Capítulo 27
Gregory Chambers se sentó, muy tieso, en su butaca de cuero. Había captado la urgencia y la desesperación en la voz de C. J. Townsend y se puso de inmediato en alerta.
– Ningún problema, Cejota. Ningún problema. ¿Qué tal mañana?
– Mañana me iría muy bien. Estupendo -contestó ella oyéndole volver las páginas, quizá de su agenda de visitas.
– ¿Podría pasarse a las diez? Ya se me ocurrirá hacer algo creativo con mi agenda.
Dejó escapar un suspiro de alivio.
– Muchas gracias. De verdad. Sí, mañana me va perfectamente.
El doctor Chambers se recostó en su butaca, ceñudo. El tono de su paciente ofrecía motivos de preocupación. Sonaba descompuesta y alterada.
– ¿Necesita que hablemos ahora, Cejota? Dispongo de tiempo.
– No. Ahora no. Necesito poner en orden mis pensamientos. Meditarlos. Pero mañana me va bien. Muchísimas gracias por haberme hecho un hueco.
– Cuando quiera. Llámeme cuando quiera. Si no, nos veremos mañana. -Hizo una pausa-. Acuérdese de que puede llamarme antes si lo necesita.
C. J. interrumpió la comunicación en el inalámbrico y contempló con aire desamparado el salón vacío. El crucero había desaparecido y todo volvía a estar en silencio, salvo por el susurro del viento entre las palmeras y el chapoteo de las olas en el dique. Tibby se frotó contra su pierna y maulló. El día había acabado para él y reclamaba su comida.
El teléfono le sonó en la mano. Dio un respingo y lo dejó caer al suelo. Tenía los nervios de punta.
El aparato volvió a sonar. El identificador de llamadas decía «Falconetti». Lo recogió, vacilante.
– ¿Sí?
– Hola. Soy yo. Tengo tu rastreo automático.
Se había olvidado por completo de aquello. Los acontecimientos del día se le confundían.

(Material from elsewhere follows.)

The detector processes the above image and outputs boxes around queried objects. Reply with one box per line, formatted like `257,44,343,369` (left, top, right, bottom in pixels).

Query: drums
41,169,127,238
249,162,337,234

– Ah, vale -respondió intentando poner en orden sus ideas y parecer lúcida-. Escucha, me pasaré por tu despacho mañana por la mañana y lo recogeré. ¿A qué hora estarás?
Buscó su copa de vino y se puso a pasear de nuevo de un lado al otro del salón.
Sonaba distraída, ausente, como si no fuera ella misma.
– No. No lo entiendes. Tengo tu rastreo automático para ti y ahora mismo. Estoy en la portería de tu bloque de apartamentos. Déjame entrar.
No. Aquella noche no. No se sentía capaz de encararse con él. No se sentía capaz de hablar con nadie.
– Oye, Dominick…, no es un buen momento. De verdad que no. Me pasaré mañana y te lo recogeré. -Bebió un largo trago de vino-.También puedes dejármelo en el buzón. Mételo en el doce veintidós. Lo recogeré más tarde.
Sabía que sonaba ridículo, pero eso era lo que había, que lo tomara o lo dejara.
«Márchate.»
Se hizo un largo silencio. C. J. fue a la terraza a buscar su cajetilla de Marlboro, ya casi vacía. Entonces una voz rompió el silencio:
– No. Ni hablar. Voy a subir, así que déjame entrar.